Yannick Hanfmann steht im Finale von Kitzbühel. In einem umkämpften Match setzte sich der 28-Jährige gegen Laslo Djere mit 4:6, 6:3 und 7:6 durch. Für Hanfmann ist es nach dem Finaleinzug in Gstaad (2017) erst das zweite Endspiel auf ATP-Ebene.
Hanfmann erwischt Fehlstart
Hanfmann erwischte einen gebrauchten Start in das Match. Vielleicht etwas nervös ob der Tatsache, in sein zweites ATP-Finale einziehen zu können, kassierte der 28-Jährige direkt zum Auftakt ein Break. Zu wenig Rhythmus und zu viele Fehler brachten den Deutschen immer wieder unter Druck. Davon profitierte der grundsolide agierende Laslo Djere, der oft nur den Ball lange genug im Spiel halten musste, um mit einem Fehler von Hanfmann „belohnt“ zu werden. Da konnte der Serbe auch verkraften, dass er sein Anfangsbreak kurzzeitig wieder abgeben musste. Der Ausgleich von Yannick Hanfmann zum 2-beide wurde schnell wieder ein 2:3-Rückstand. Dieses Break reichte Djere für den 6:4-Satzgewinn.

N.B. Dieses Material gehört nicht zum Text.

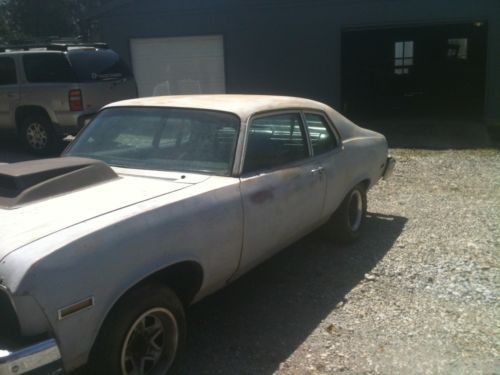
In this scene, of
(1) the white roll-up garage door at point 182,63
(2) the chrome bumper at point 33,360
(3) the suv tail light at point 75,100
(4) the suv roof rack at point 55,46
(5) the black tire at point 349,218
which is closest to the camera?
(2) the chrome bumper at point 33,360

Verbesserter Aufschlag bringt Umschwung
Hoffnung, das Match doch noch rumzureißen, konnte sich der Deutsche nur machen, wenn er wieder zu dem kraftvollen, variablen aber eben auch sicheren Spiel zurückfinden würde, dass ihn durch die Qualifikation bis ins Halbfinale gebracht hatte. Der 28-Jährige fand zurück und er fand vor allem auch mehr erste Aufschläge. Dank einer nun viel konzentrierteren Leistung und einer deutlichen Steigerung der Quote 1. Aufschläge von 46 Prozent (Satz 1) auf 59 Prozent (Satz 2) konnte Yannick Hanfmann nun mehr Druck ausüben. Das zeigte Wirkung bei Laslo Djere, der inzwischen nachgelassen hatte. Ein Break reichte Hanfmann, um unter dem begeisterten Applaus der Zuschauer in Kitzbühel mit 6:3 den Ausgleich herbeizuführen.
Im entscheidenden dritten Satz hatte sich das Niveau der beiden Spieler dann weitestgehend angeglichen. Daraus entwickelte sich ein enger Schlagabtausch um den Einzug ins Finale. Früh tauschten Hanfmann und Djere ein Aufschlagspiel ehe sich der Deutsche mit einem weiteren Break mit 5:4 absetzen konnte. Nur noch ein Spiel fehlte dem 28-Jährigen zum Sieg, doch nachdem er schon 40:15 in Front lag, bekam Yannick Hanfmann das Nervenflattern und kassierte das 5:5. Doch aufgeschoben ist ja nicht aufgehoben. Der Deutsche rettete sich in den Tiebreak und machte dort dann den Matchgewinn mit 7:5 klar. Im Finale erwartet Yannick Hanfmann nun ein Duell gegen Miomir Kecmanovic oder Marc-Andrea Hüsler.